Federico Lifschitz, doctorant à l’EHESS et lauréat ARD 2020 (MUFRAMEX/IdA)
22 août 2022
La MUFRAMEX a attribué un financement à l’Institut des Amériques (IdA) pour financer des terrains de doctorants sur le Mexique. Dans le cadre de leur Aide à la recherche doctorale (ARD) 2020, les deux organismes ont conjointement sélectionné Federico Lifschitz, doctorant à l’École des hautes études en sciences sociales (EHESS), dont la thèse porte sur : « Le rôle ambigu des célébrations religieuses dans l’économie d’une communauté purépecha au XXIe siècle : monétisation, uachantan et structures de parenté ».
Nous avons échangé avec Federico Lifschitz à propos de son sujet de thèse et du terrain de recherche qu’il mène actuellement au Mexique, au sein d’une communauté indigène du Michoacán.

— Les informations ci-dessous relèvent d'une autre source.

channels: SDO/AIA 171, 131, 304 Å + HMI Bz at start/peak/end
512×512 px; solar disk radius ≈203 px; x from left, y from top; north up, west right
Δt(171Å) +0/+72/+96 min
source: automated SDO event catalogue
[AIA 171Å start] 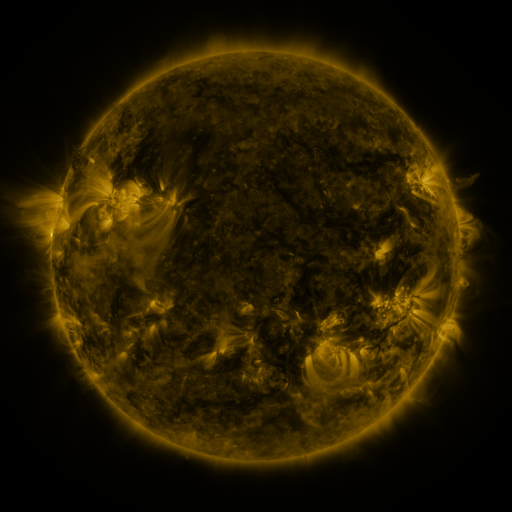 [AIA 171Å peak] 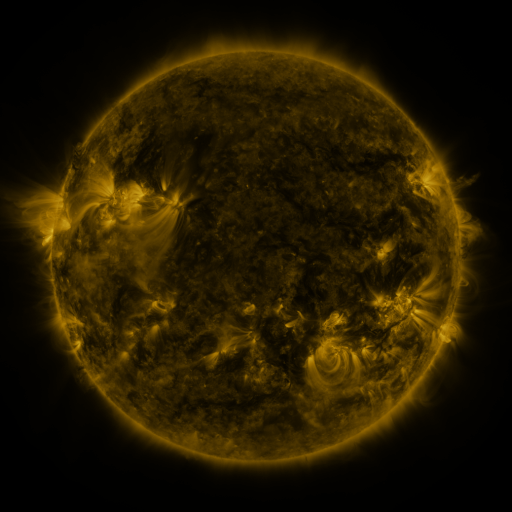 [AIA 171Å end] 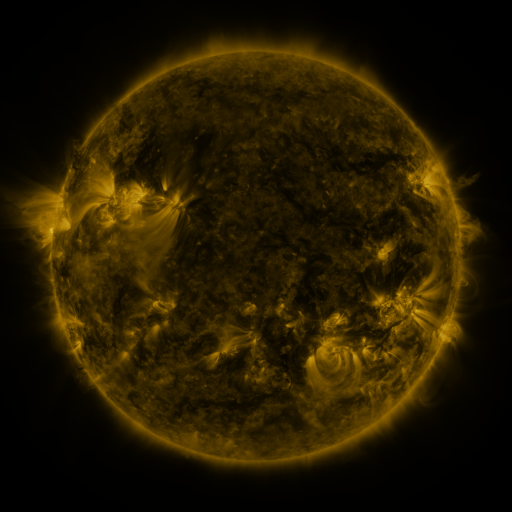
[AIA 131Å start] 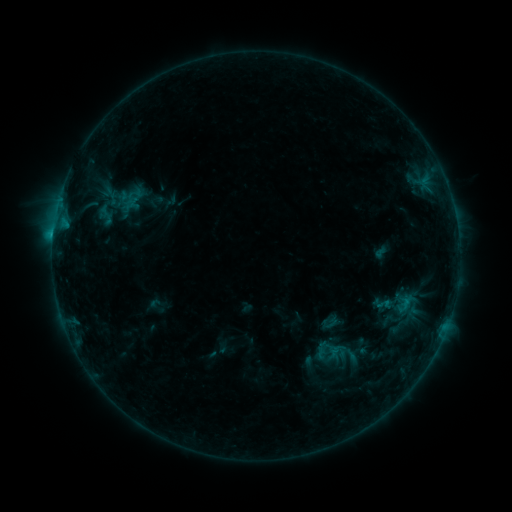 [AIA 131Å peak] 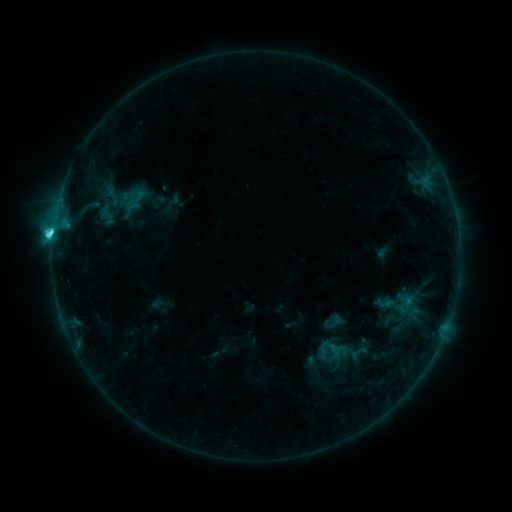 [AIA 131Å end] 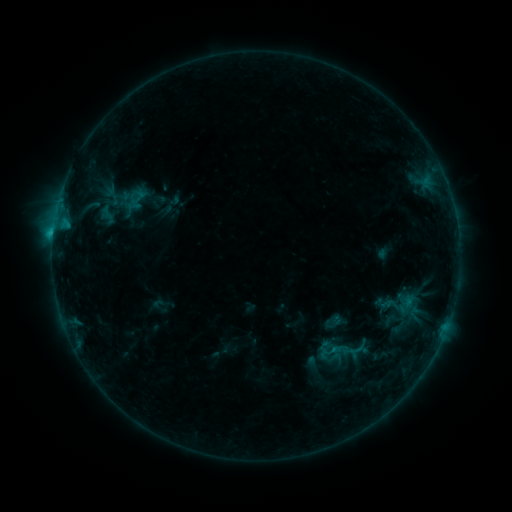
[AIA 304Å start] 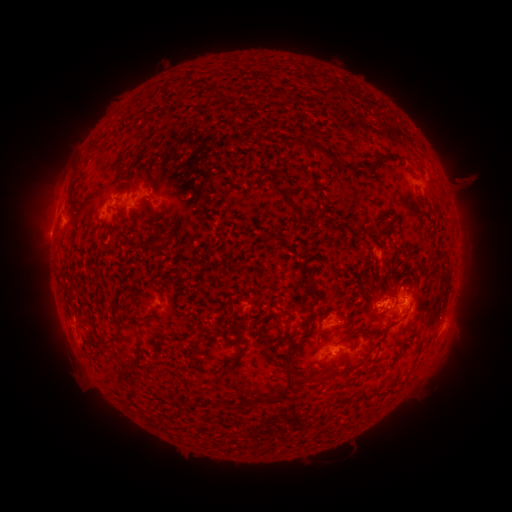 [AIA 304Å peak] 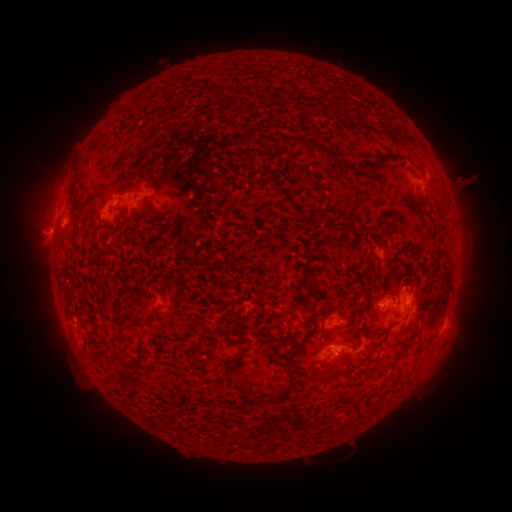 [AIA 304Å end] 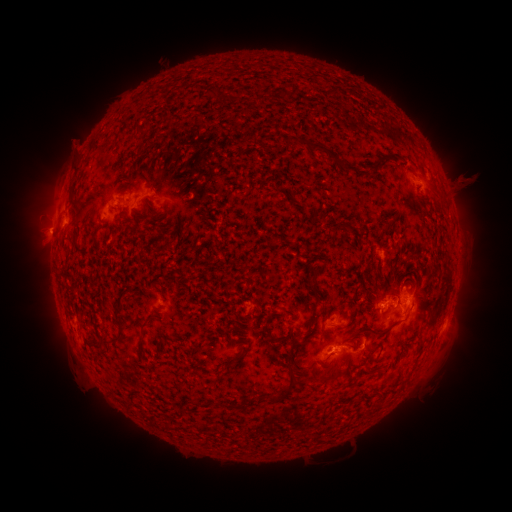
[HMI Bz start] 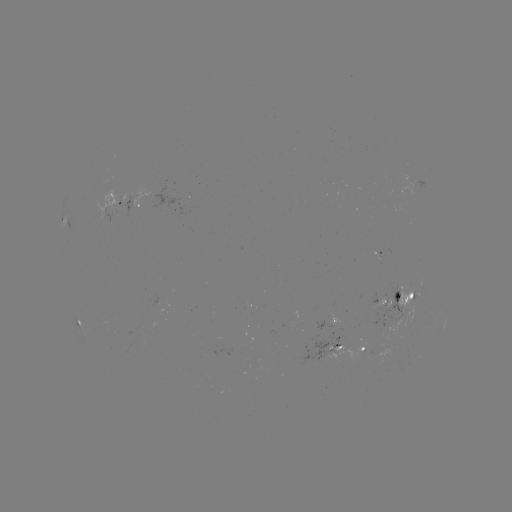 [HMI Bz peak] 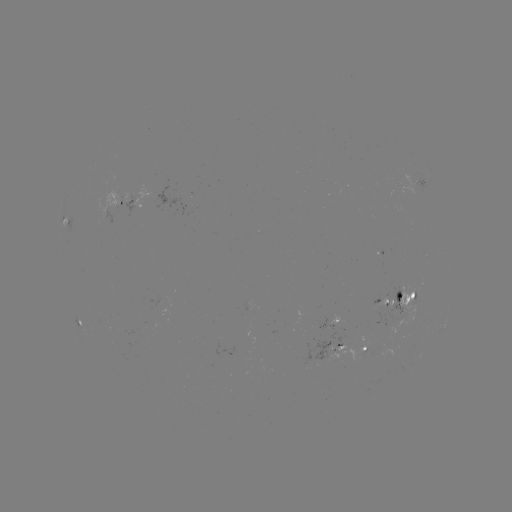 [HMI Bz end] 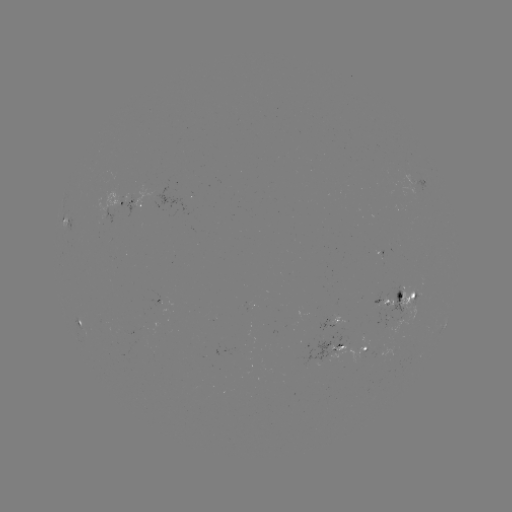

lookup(emerging-flux region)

- Quel est votre sujet de recherche ?
Depuis 2017, j’étudie le développement des fêtes coutumières au sein de San Francisco Cherán, une communauté indigène dans le Michoacán. Je m’intéresse plus particulièrement au rôle joué par les femmes. Dans l’anthropologie méso américaniste, on évoque très souvent les fêtes comme le cœur de la vie communautaire mais, du fait qu’elles ont lieu dans l’espace public, on considère que les femmes y sont secondaires. Au cours du terrain de recherche que j’ai mené, j’ai réalisé que les femmes investissent l’espace public tout en suivant des règles traditionnelles communautaires et qu’elles sont actives dans ces développements festifs, qui impliquent aussi le développement d’une économie alternative à l’économie de marché.
- D’où vous est venue l’idée de travailler sur ce sujet ?
J’avais vécu au Mexique après avoir suivi mes études en Italie. Je résidais dans une autre région du pays et avais entendu parler de ce qu’il s’était passé à Cherán, qui était connu non pas pour ses fêtes mais pour avoir lutté contre les narcotrafiquants et les avoir chassés, ainsi que les partis politiques, en 2011. Cette lutte, initiée par des femmes, avait duré une année, et s’était organisée d’une façon assez particulière, en utilisant des techniques d’organisation festive afin d’occuper les rues. Je suis donc arrivé ici dans l’optique de mieux comprendre la politique dans sa forme formelle. Toutefois, à mon arrivée, j’ai réalisé qu’une partie importante de la population ne s’intéressait pas nécessairement aux assemblées politiques, mais s’investissait davantage dans des réseaux d’échanges et d’alliances au sein desquels les femmes étaient beaucoup plus présentes. J’ai également commencé à m’intéresser aux fêtes car elles sont un vecteur important de socialisation. Mais, initialement, mon intérêt portait principalement sur l’étude de la politique locale.
- En quoi consiste votre terrain de recherche ?
Mon terrain de recherche consiste essentiellement à réaliser des observations participantes. Je me suis tissé un réseau de connaissances, voire même d’amitiés, qui m’invitent aux fêtes. Je me rapproche également de certaines personnes lorsque je sais qu’elles vont organiser des célébrations ou qu’elles ont été élues comme autorité festive pour le mois et, à ce moment-là, je conduis des entretiens plus formels. Cependant, je cherche toujours à collecter des données qui vont au-delà des entretiens formels. Une fois, on m’a même demandé d’organiser une fête. J’habite également au sein d’une famille qui fait partie de cette communauté.
Pour me rapprocher des participants de mon étude, je me suis d’abord présenté aux autorités de la communauté, qui m’ont donné leur accord pour que je conduise des recherches au sein de celle-ci et qui m’ont orienté vers la famille qui m’héberge actuellement. En parallèle, j’ai commencé à fréquenter le Conseil des jeunes, ce qui m’a permis de tisser des liens d’amitié non seulement avec les membres de celui-ci mais aussi avec leurs familles.
- Cette expérience vous a-t-elle enrichie et, si oui, de quelle manière ?
Cette expérience m’a permis de cohabiter avec des personnes qui ont une façon de penser et un vécu complètement différent du mien, donc cela a permis d’élargir mes horizons sur d’autres types d’humanités, en général. Cela a également été enrichissant du point de vue des relations humaines et des contacts que j’ai noués.